The Acacia Strain are seemingly perpetually seeking to nudge their boundaries of brutality on each release. However, some pundits have posited that there must be a limit of heaviness that extreme-metal acts are eventually going to reach, even if such a marker remains undefined at this point.

Bennett believes the question should be tackled on a band-by-band basis and also considered in proper context. "If we had started recording Gravebloom a day after we started, it could have come up completely different; you never know. So any amount of heaviness and aggressive energy, or any amount of anything; there's always more possible. Because you never know your full potential until you realise it. You never know how it's going to come out until it's done.

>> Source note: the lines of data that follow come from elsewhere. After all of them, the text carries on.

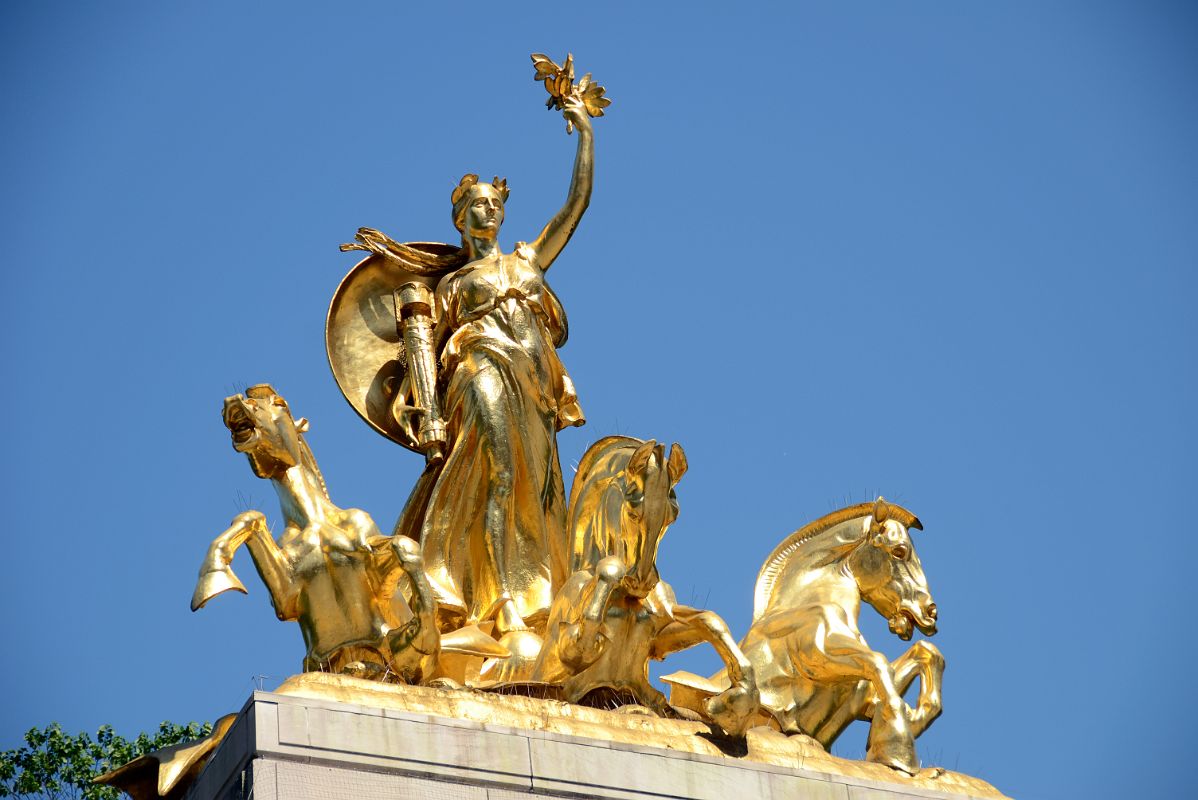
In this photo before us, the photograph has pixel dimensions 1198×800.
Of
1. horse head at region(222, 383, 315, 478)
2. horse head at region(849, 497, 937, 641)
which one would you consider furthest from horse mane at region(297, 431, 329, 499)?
horse head at region(849, 497, 937, 641)

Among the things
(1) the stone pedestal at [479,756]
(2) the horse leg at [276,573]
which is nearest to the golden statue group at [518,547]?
(2) the horse leg at [276,573]

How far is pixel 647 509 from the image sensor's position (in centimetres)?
1281

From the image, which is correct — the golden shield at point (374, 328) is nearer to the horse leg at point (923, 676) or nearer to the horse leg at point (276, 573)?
the horse leg at point (276, 573)

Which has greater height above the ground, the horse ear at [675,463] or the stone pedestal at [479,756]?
the horse ear at [675,463]

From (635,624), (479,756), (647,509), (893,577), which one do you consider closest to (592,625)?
(635,624)

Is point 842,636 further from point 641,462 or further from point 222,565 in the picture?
point 222,565

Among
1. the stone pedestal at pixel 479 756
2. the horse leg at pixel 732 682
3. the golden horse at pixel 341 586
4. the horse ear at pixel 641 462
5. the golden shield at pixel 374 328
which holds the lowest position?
the stone pedestal at pixel 479 756

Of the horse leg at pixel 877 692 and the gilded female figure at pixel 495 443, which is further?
the gilded female figure at pixel 495 443

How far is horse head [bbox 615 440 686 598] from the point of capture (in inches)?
502

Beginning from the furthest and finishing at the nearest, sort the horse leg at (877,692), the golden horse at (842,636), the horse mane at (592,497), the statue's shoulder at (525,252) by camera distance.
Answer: the statue's shoulder at (525,252) → the horse mane at (592,497) → the golden horse at (842,636) → the horse leg at (877,692)

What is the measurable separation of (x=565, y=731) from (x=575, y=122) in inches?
191

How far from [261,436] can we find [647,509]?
7.36ft

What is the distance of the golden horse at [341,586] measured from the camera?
41.0 ft

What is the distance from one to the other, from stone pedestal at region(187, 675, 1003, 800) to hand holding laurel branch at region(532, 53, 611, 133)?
15.4 feet
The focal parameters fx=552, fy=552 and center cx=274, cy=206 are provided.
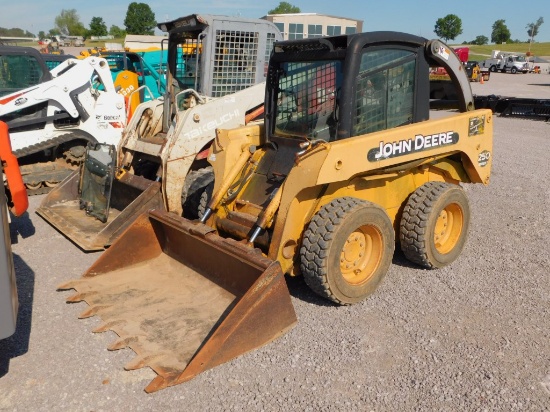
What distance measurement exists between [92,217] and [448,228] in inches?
153

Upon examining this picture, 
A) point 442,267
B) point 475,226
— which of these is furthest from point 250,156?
point 475,226

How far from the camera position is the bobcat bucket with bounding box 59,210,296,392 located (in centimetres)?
341

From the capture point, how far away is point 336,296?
13.3ft

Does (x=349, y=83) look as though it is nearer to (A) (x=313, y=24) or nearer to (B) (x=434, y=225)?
(B) (x=434, y=225)

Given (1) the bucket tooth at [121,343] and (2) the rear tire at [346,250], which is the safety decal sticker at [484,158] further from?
(1) the bucket tooth at [121,343]

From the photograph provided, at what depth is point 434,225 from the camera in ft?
15.4

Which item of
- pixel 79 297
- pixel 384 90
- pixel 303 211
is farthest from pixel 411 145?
pixel 79 297

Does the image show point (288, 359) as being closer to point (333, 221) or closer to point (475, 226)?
point (333, 221)

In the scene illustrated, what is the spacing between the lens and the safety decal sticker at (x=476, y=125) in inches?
193

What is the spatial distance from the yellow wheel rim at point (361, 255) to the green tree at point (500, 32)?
114 metres

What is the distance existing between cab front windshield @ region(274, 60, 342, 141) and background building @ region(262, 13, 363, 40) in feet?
43.7

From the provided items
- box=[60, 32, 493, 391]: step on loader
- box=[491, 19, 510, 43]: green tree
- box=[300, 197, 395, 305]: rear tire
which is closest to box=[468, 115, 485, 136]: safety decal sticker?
box=[60, 32, 493, 391]: step on loader

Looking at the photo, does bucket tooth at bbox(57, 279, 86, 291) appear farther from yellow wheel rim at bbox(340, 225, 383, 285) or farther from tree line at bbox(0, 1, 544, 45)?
tree line at bbox(0, 1, 544, 45)

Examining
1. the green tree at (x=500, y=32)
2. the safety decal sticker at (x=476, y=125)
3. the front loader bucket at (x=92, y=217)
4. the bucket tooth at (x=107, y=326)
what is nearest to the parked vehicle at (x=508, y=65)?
the safety decal sticker at (x=476, y=125)
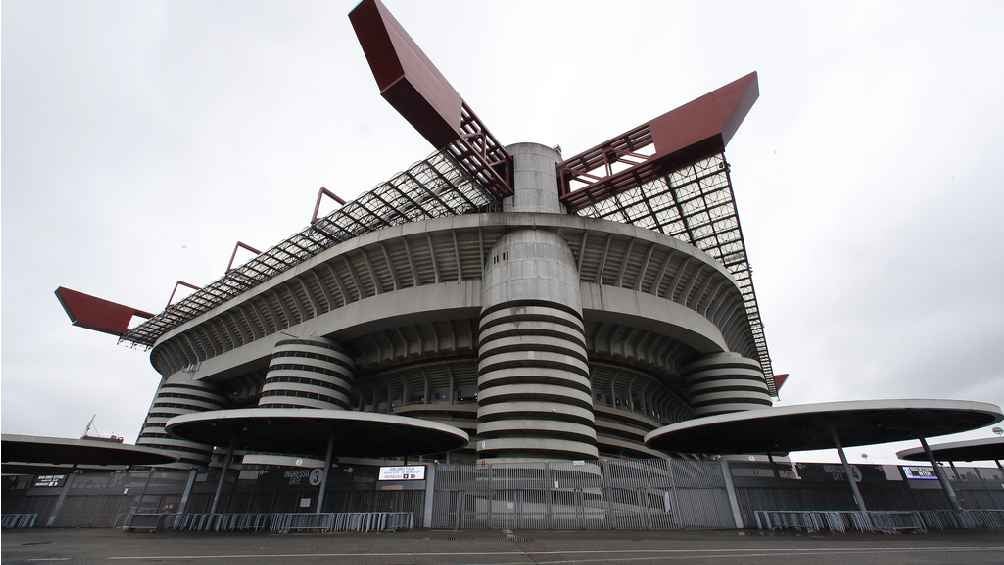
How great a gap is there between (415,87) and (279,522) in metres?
21.6

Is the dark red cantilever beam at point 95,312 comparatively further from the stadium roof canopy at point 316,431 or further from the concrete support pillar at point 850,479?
the concrete support pillar at point 850,479

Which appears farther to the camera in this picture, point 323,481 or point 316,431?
point 316,431

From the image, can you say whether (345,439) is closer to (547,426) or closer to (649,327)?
(547,426)

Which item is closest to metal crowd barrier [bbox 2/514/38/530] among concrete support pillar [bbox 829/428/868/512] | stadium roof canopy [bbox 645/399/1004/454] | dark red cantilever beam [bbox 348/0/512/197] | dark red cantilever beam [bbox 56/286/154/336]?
dark red cantilever beam [bbox 348/0/512/197]

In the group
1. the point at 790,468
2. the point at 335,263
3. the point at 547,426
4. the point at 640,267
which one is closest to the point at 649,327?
the point at 640,267

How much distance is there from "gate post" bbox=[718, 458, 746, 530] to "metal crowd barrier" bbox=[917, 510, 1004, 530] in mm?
6841

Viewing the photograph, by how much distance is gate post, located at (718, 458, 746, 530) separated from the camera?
18.0 meters

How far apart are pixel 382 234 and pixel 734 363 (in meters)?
32.6

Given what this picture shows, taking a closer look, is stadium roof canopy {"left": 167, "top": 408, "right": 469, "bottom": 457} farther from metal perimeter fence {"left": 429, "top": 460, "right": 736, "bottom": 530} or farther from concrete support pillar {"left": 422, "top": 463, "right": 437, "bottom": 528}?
metal perimeter fence {"left": 429, "top": 460, "right": 736, "bottom": 530}

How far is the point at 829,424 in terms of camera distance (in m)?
18.1

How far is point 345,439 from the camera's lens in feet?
68.5

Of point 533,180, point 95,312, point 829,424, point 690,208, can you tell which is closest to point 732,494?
point 829,424

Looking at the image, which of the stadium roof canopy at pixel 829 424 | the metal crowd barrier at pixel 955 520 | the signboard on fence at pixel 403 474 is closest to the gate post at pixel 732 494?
the stadium roof canopy at pixel 829 424

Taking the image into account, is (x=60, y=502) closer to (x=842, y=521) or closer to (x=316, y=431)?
(x=316, y=431)
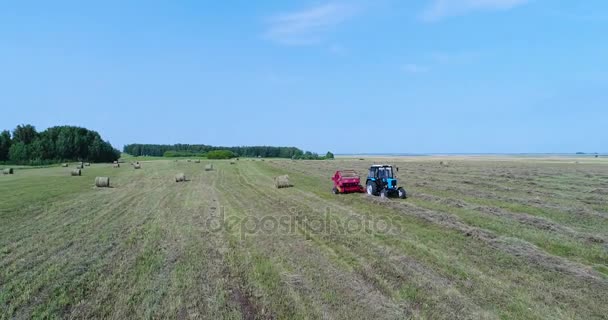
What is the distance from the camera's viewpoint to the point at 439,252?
810cm

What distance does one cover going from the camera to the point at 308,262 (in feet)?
24.5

"Bands keep getting heavier. People were like, 'Oh, Meshuggah's the heaviest band in the world, no band's ever going to be heavier than Meshuggah.' And then, like, 500 more bands came out that were subjectively heavier than Meshuggah, depending on the person's opinion. That's another thing: it's all a matter of opinion. Heaviness — that's relative to the person, because some people think the new Chelsea Wolfe is the heaviest thing they've ever heard and some people think, 'No, that's not heavy at all'... The truly heaviest band to ever exist doesn't exist, 'cause there's no limit to heavy."

He's also insistent that music is "more than just being heavy and angry". "It's about emotion and pure creativity, and that's what we're trying to achieve. We just want to be creative and we want to be our best us. And if people like it then it's definitely appreciated."